DOCUMENT EXCERPT:
───

Let's say you've been exercising regularly. How do you know if you've improved your aerobic fitness?

Blood flow (oxygen delivery) is the critical variable in coronary artery disease. It is assessed with several tests:

Exercise EKG

For decades, cardiologists have evaluated coronary blood flow (oxygen delivery) with a test called the "exercise EKG." During this test, the patient walks or runs on a treadmill, or rides a stationary bicycle, while being monitored with an EKG. Poor blood flow through the coronary arteries shows up on the EKG tracing. However, measurements of exercise capacity and how quickly your heart rate decreases right after exercise stops ("heart rate recovery") are better predictors of risk (Greenland P, et al. 2010).

VO2max

The most accurate way to assess your aerobic fitness is by measuring your "VO2max". This test is most often performed by running on a treadmill. During this test, you are breathing through a snorkel and you must run hard. It can also be done on an exercise bike or a rowing machine.

The highest VO2max value ever recorded was in elite cross-country skier Bjorn Daehlie. The values for cyclist Greg Lemond (he won the Tour de France 3 times) and middle-distance runner Steve Prefontaine are also listed in the table below.

───

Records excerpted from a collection
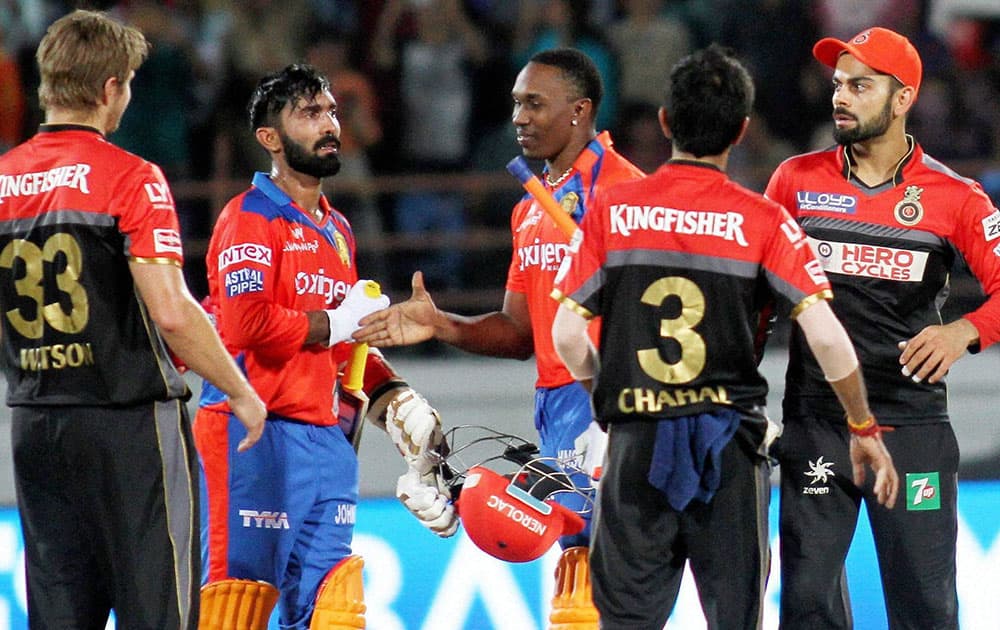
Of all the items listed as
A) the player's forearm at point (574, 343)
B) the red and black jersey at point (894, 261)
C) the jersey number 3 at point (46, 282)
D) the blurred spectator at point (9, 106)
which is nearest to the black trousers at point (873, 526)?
the red and black jersey at point (894, 261)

───

WORK ITEM A: List every piece of exercise equipment on which, according to the aerobic fitness text, the VO2max test can be performed.
WORK ITEM B: In the aerobic fitness text, whose VO2max is the highest value ever recorded?
WORK ITEM C: Pick up the aerobic fitness text after its final sentence and keep writing.

TASK RESPONSE A: Treadmill, exercise bike, rowing machine

TASK RESPONSE B: Elite cross-country skier Bjorn Daehlie.

TASK RESPONSE C:
The values in these world-class athletes contrast with the very low values documented in patients with heart disease (Ades PA, et al. 2006). People with a VO2max value below 20 ml/kg/min have such poor aerobic fitness that they can't run even a single lap around a high-school track:


WHO? VO2max
• Bjorn Daehlie (cross-country skier) 94 ml/kg/min
• Greg Lemond (cyclist) 92-94 ml/kg/min
• Steve Prefontaine
(middle-distance runner)
84 ml/kg/min
• Cardiac Rehab Patients: males 19 ml/kg/min
• Cardiac Rehab Patients: females 14 ml/kg/min

While VO2max is one of the most important physiologic parameters to know, measuring it like I have described above is complicated, costs time and money, and, just doesn't qualify as a simple screening test....which is what people need.

It turns out you can assess your aerobic fitness (and the health of your vascular system) without the need for a complicated medical or laboratory test:

Resting Heart Rate

Numerous research studies show that, as your aerobic fitness improves, your resting HR will slow down. This is good!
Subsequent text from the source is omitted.